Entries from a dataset
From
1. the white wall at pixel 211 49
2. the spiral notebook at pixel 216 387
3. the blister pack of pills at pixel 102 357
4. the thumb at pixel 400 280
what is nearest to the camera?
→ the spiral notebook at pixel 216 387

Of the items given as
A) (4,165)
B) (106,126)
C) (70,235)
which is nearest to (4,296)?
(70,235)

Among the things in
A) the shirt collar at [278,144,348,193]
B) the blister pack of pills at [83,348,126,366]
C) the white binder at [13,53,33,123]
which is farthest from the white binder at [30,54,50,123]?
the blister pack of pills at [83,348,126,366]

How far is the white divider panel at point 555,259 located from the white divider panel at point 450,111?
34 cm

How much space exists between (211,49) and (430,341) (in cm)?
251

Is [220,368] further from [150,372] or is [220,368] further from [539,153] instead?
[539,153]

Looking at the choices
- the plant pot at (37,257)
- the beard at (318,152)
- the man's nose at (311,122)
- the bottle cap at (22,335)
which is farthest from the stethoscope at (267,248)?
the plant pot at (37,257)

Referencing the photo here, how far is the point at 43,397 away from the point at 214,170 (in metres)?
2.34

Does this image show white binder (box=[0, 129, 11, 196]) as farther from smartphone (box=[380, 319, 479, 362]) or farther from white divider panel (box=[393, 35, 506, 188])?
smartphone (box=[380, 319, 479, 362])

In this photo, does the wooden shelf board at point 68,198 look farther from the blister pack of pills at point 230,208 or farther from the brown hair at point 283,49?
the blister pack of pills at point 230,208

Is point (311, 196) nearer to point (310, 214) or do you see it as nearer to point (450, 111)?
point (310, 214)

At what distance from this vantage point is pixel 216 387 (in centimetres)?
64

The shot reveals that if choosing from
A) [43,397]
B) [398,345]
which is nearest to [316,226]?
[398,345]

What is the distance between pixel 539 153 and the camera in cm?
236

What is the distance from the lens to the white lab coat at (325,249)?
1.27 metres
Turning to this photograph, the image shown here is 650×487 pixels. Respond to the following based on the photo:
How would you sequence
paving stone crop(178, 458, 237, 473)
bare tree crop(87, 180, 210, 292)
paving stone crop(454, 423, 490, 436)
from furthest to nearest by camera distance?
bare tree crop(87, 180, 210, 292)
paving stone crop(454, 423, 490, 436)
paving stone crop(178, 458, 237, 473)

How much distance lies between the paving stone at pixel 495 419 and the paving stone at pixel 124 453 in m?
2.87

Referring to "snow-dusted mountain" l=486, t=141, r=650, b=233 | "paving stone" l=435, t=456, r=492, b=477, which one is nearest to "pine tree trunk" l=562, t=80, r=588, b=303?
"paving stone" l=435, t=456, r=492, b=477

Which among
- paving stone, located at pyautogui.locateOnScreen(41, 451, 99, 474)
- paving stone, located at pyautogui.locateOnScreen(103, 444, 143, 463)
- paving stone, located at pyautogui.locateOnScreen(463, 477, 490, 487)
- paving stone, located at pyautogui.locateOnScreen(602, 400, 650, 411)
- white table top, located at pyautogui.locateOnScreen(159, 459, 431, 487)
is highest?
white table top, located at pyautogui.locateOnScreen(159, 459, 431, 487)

- WORK REQUIRED: Repeat everything in the material above from the line containing "How much distance" down to the end, both ends included.

- RESULT FOR THIS EXERCISE:
How much distance lies between the paving stone at pixel 495 419 and the paving stone at pixel 124 453 in m?
2.87

Referring to "snow-dusted mountain" l=486, t=141, r=650, b=233 | "paving stone" l=435, t=456, r=492, b=477, which one is nearest to "pine tree trunk" l=562, t=80, r=588, b=303?
"paving stone" l=435, t=456, r=492, b=477

Which among
- paving stone, located at pyautogui.locateOnScreen(41, 451, 99, 474)
- paving stone, located at pyautogui.locateOnScreen(103, 444, 143, 463)
- paving stone, located at pyautogui.locateOnScreen(463, 477, 490, 487)
- paving stone, located at pyautogui.locateOnScreen(602, 400, 650, 411)
- white table top, located at pyautogui.locateOnScreen(159, 459, 431, 487)
is highest?
white table top, located at pyautogui.locateOnScreen(159, 459, 431, 487)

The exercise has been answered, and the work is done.